Im Handbuch steht ..., aber bei dieser Maschine ist es andersherum.
Wenn der Tester sagt, es sei der Hallgeber, ist es bei diesem Modell immer das Drosselklappenpotentiometer.
Ich habe mein Gegenüber darauf hingewiesen, dass die Firmen ihr Erfahrungswissen herausgeworfen haben und dass es keine Möglichkeit gibt, das in der Berufsschule aufzufangen.
Es gibt Erfahrungswissen, das den Alltag einfacher macht: Wenn die Maschine ein bestimmtes Geräusch macht, muss der gelbe Stecker gezogen werden, weil sie sonst in einer Stunde heiß läuft und stehen bleibt. Oder eben die falsche Diagnose des richtigen Testers in die richtige Diagnose zu übersetzen.
In einem viel umfassenderen Sinn ging Erfahrungswissen verloren, weil Wissen durch Mentoren nicht mehr weitergegeben wurde. Gegen Ende ihrer Berufstätigkeit haben viel Arbeitnehmer einen Nachfolger ausgebildet, den sie selbst wählten, deren Mentor sie wurden und dem sie ein Kondensat aus mehreren Jahrzehnten Erfahrung und vielen Arbeitstechniken mitgaben. Dieser Prozess fand statt, wenn das Ende der Berufstätigkeit schon in Sicht war. Niemand bildet die eigene Konkurrenz aus. Bis zu diesem Zeitpunkt sind die Berufserfahrenen auf dem Plakat leider nicht gekommen. Hoffentlich können sie sich erinnern, wenn REWE sie jetzt wieder einstellt. Und hoffentlich sind sie noch bereit dazu.

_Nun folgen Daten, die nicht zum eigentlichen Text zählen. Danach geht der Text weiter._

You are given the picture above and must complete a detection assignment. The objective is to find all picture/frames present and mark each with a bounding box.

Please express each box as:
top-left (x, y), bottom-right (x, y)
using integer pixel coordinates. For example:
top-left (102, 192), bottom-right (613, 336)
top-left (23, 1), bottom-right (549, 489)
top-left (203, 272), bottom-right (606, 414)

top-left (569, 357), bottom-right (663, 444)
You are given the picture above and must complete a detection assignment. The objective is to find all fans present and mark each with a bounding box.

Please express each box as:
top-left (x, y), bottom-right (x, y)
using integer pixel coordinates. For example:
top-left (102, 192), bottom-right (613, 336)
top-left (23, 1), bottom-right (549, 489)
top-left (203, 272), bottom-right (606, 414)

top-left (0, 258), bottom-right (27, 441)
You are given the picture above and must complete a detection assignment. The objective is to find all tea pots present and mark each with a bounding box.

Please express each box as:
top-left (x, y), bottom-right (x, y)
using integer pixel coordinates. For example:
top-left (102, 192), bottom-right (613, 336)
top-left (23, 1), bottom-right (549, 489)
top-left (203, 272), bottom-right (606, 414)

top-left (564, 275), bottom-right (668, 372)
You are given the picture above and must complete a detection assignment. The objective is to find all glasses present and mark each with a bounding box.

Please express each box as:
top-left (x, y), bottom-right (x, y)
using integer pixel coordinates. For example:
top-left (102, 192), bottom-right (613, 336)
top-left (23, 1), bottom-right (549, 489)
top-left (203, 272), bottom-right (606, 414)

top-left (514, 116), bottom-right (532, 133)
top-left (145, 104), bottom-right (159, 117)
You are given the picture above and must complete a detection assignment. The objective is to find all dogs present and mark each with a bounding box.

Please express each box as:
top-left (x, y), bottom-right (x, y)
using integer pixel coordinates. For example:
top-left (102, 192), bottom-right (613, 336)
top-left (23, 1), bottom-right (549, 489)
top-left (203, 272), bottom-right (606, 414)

Das zweite Mal, dass ich richtig gestaunt habe, war bei dieser Kampagne.
Ausgerechnet die Deutsche Bank, bei der ich nie das Gefühl hatte, dass die Anliegen der Arbeitnehmer ihn ihren Überlegungen vorkommt, fordert den Mittelstand auf, den Spieß umzudrehen und sich als attraktiven Arbeitgeber zu präsentieren, sich also bei den Arbeitskräften zu bewerben. Überlegungen zum Thema Arbeitnehmerzufriedenheit habe ich zum letzten Mal in den achtziger Jahren gehört. Ich kenne Leute, die den Begriff von mir zum ersten Mal gehört haben. Der brutalisierte Arbeitsmarkt der letzten gut fünfundzwanzig Jahre verlangte von den Arbeitnehmern, sich täglich auf Knien zu bedanken, weil sie Arbeit hatten. "Sei doch froh..." Es wurde erwartet, dass man, wenn der Befehl „Spring“ kam, nur fragte, wie hoch und nicht, warum. Führungskräfte brauchten sich zum Thema Mitarbeitermotivation nicht viele Gedanken zu machen, weil der Angst um den Erhalt des Arbeitsplatzes die Leute schon bei der Stange hielt. Und da unsere Eltern uns zu guten kleinen Preußen erzogen hatten, sind wird noch mit dem Kopf unter dem Arm arbeiten gegangen. Die fahrzeugtechnischen Azubis, die ich unterrichtet habe, wurden in den Kölner Werkstätten behandelt wie moderne Sklaven.
FINITO. UFF. Zeit zum Umdenken, sagt die Deutsche Bank. Wird auch Zeit, denke ich mir. Ich weiß, dass der Fachkräftemangel für die Volkswirtschaft zu einem großen Problem wird. Aber ich habe in den letzten dreißig Jahren durch meinen Beruf in viele Firmen Einblick gehabt und mir sind nur wenige begegnet, die ihre MitarbeiterInnen angesprochen und behandelt haben, als seien sie wertvoll. Und jetzt lehne ich mich zurück und freue ich mich mit einem etwas schadenfrohen Grinsen darauf, ein paar Leitungsetagen beim Umdenken zuzusehen.